Sevgili,
Kör adam, tam da ısıtmayan ateşin çevresinde toplanmış olanlara canavarlar, yarı tanrılar, tanrılar ve fanilerle dolu dünyanın, aşk, savaş, yolculuk maceralarını anlattıkça, dinleyenler soğuğu, karanlığı unutuyorlar, geceleri gün, karanlıkları ışık oluyordu.
Öyküleri anlatan kör adamın gördüklerinin acaba ne kadarını, dinleyenler, görürler görebiliyorlardı?
Binlerce yıldan sonra insanlar ellerinde iyiden yana bilge Jedi’lerin ışın kılıçları sırtlarında masalın kötü kişisi Darth Vader’ın pelerini, başlarında o garip ürkütücü maskesi ile sanayi ötesi bilgi toplumunun çağdaş masalının içine giriyorlardı.
Bu kez, geçmişte kör adamın anlattıkları görüntülerle sunuluyordu, hem de üç boyutlu olarak.
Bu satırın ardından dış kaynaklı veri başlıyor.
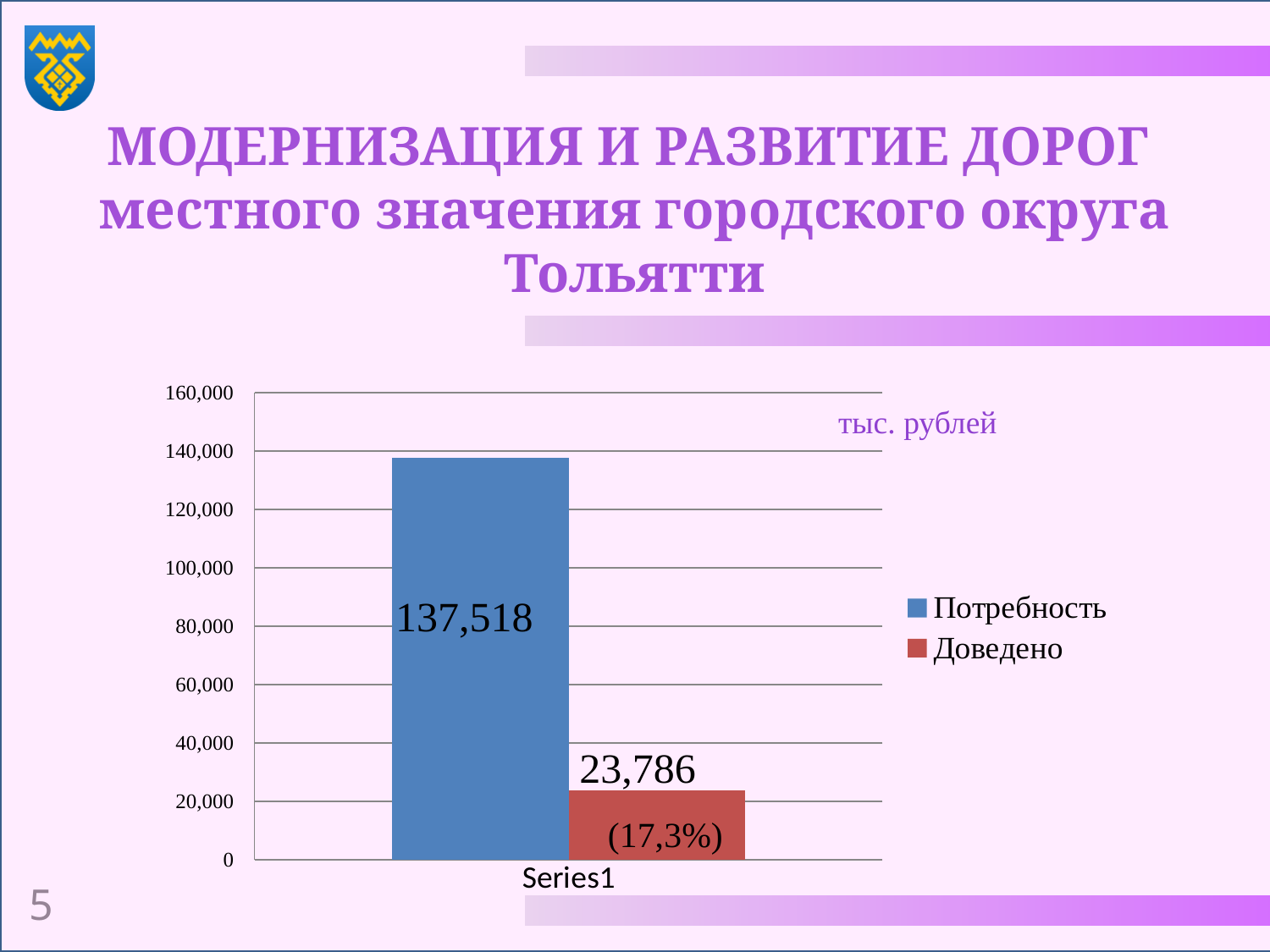
Is the value for Доведено greater or less than 40,000? less What is the value of the Потребность bar? 137,518 What colour is the Потребность bar? blue Is the value for Потребность greater or less than 120,000? greater How many series does the legend list? 2 Which series has the higher value, Потребность or Доведено? Потребность What percentage is shown on the Доведено bar? (17,3%) Which series has the lowest value? Доведено What unit label is shown on the chart? тыс. рублей What is the difference between the Потребность and Доведено values? 113,732 What kind of chart is shown on the slide? bar chart What is the value of the Доведено bar? 23,786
Binlerce yıl aradan sonra, insanoğlu masal peşinde koşmayı masal da egemenliğini sürdürüyordu.
Bilgi toplumu teknolojisi ürünü masalların öyküleri değişmiş olmakla birlikte özü aynı kalmıştı. Yine güç, tutku, sevgi, aşk ihanet, yiğitlik vb. öğeleriyle bezeliydiler.
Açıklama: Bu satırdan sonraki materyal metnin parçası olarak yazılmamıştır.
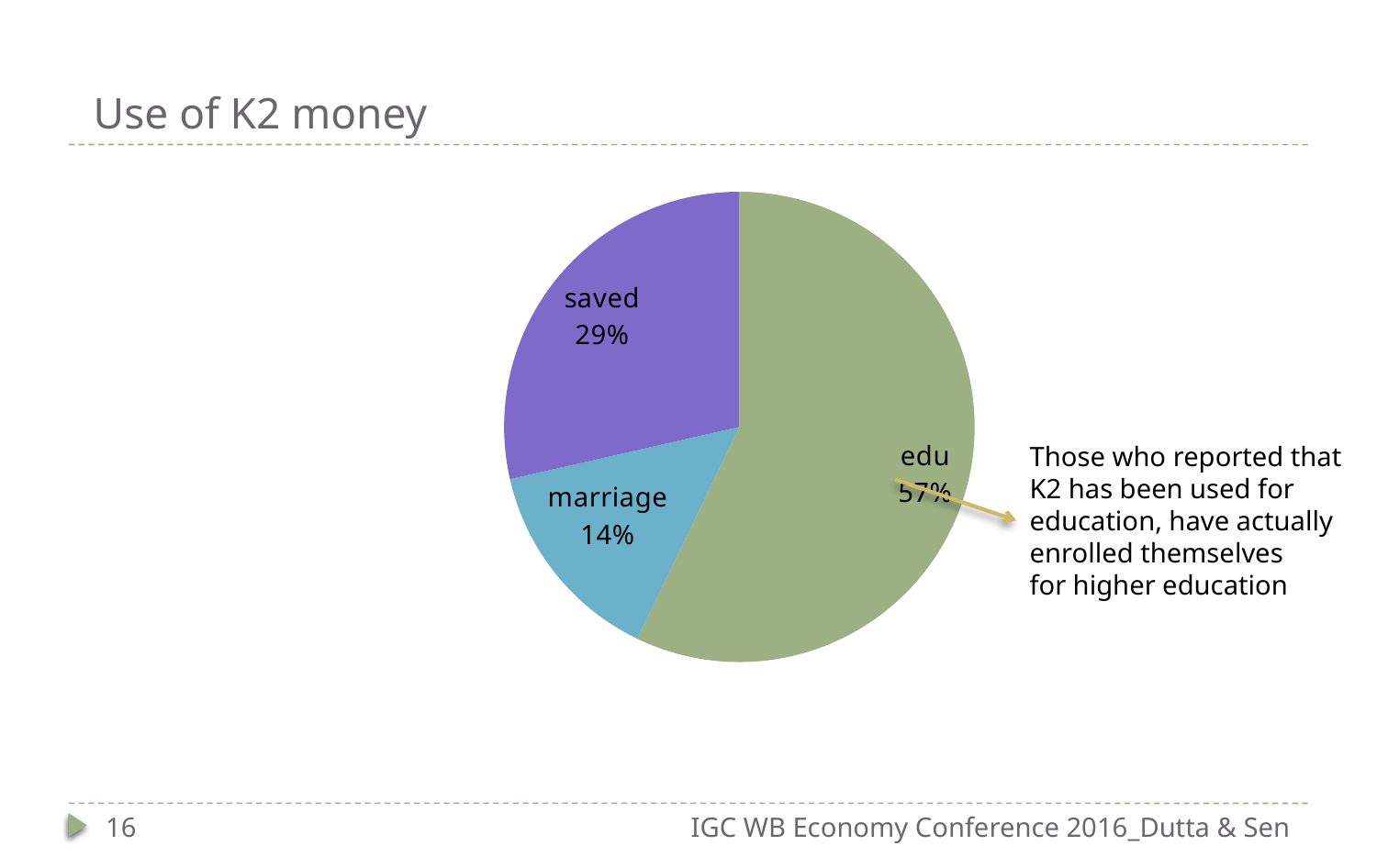
Which slice of the pie is the smallest? marriage Which is larger, the 'saved' slice or the 'marriage' slice? saved What is the title of the slide containing the pie chart? Use of K2 money What kind of chart is shown on the slide? pie chart What share of K2 money use is labelled 'edu'? 57% How many slices does the pie chart have? 3 What share of K2 money use is labelled 'marriage'? 14% What share of K2 money use is labelled 'saved'? 29% What colour is the 'marriage' slice of the pie? blue What is the difference in percentage points between the 'edu' and 'saved' slices? 28 What is the difference in percentage points between the 'saved' and 'marriage' slices? 15 Which slice of the pie is the largest? edu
Şu farkla ki, eski masallarda uçan insanlar gibi düşsel olan öğeler, artık gerçek yaşamın bir parçası olmuşlardı.
***
Hayal sanılanlar, birer birer gerçekleşiyor, yerini gerçeklerin gemleyemediği yeni hayaller alıyor...
Homeros’tan bu yana insanlık nereden nereye gelmiş olmasına karşın hâlâ masal peşinde koşmayı sürdürüyor, eskilerin hayal bile edemeyecekleri, yeni öykülerle sürüyor masal çağı.
Yeni teknolojinin ürünü, masallar, yani hayallerimiz, kapitalizmle birlikte her şey gibi metalaşmıştır.
Halt etmiş “hayal para etmez” diyenler! Hayal de artık satışında büyük paraların döndüğü bir sektör.
17 Aralık 2015’te yedinci bölümü, Türkiye’de dahil dünyanın birçok yerinde aynı anda gösterime giren Star Wars (Yıldız Savaşları) filmi çağdaş bir masal. 200 milyon dolar masrafla çekilen masal filmin (bilgisayarın sunduğu olanaklar olmasaydı, ne bu olağanüstü görüntüler elde edilebilirdi, ne de bu görsel şölen bu paraya mal edilebilirdi) gişe hasılatı olarak 2 milyar dolar bırakması bekleniyor.
Ama bu buzdağının görünen kısmı. Buna DVD ve dijital film bilgisayar oyunu ve oyuncak satışlarından gelen hasılatı da eklediğinde, ciro daha da artıyor.
Kısacası, ilk Star Wars çevrildiğinden bu yana geçen 38 yılda 40 milyar dolarlık bir ekonomi oluşmuş.
***
Tabii, bu sonuçta masalın oluşturulması, görselleştirilmesi kadar pazarlanmasının da payı var.
Çağımız pazarlama çağı. Her şey, ama her şey pazarlamaya tâbi. Sanayi ürünlerimiz, sportif yeteneklerimiz, sanatsal becerilerimiz, doğal güzelliklerimiz, siyasal projelerimiz, hayallerimiz, masallarımız, hatta tesellilerimiz...
Devirler kapanıyor, devirler açılıyor, ama masal çağı değişmiyor, yalnızca masallarımız da meta oluyor ve masallarla birlikte daha bize neler sokuşturuluyor hepsi bu.
Bu söylediklerimden sakın çağdaş masal Yıldız Savaşları’na karşı olduğumu sanma!
Masala değil, metalaşmaya karşıyım. Sömürüsüz dünya, illa masalsız değil...
Ama sömürüsüz dünya masal da değil.
Star Wars 7 masalların ölmeyeceğini bir kez daha gösterdi.
Bu olgu da sevgili bana dönme dolapları anımsattı. Sahi, çocukluğumuzun bütün oyuncakları ve oyunları birer birer yok olurken lunaparklardaki seçkin yerleri hiç değişmeyen, “dönme dolap”ın saltanatının hâlâ sürmesini nasıl açıklayacağız?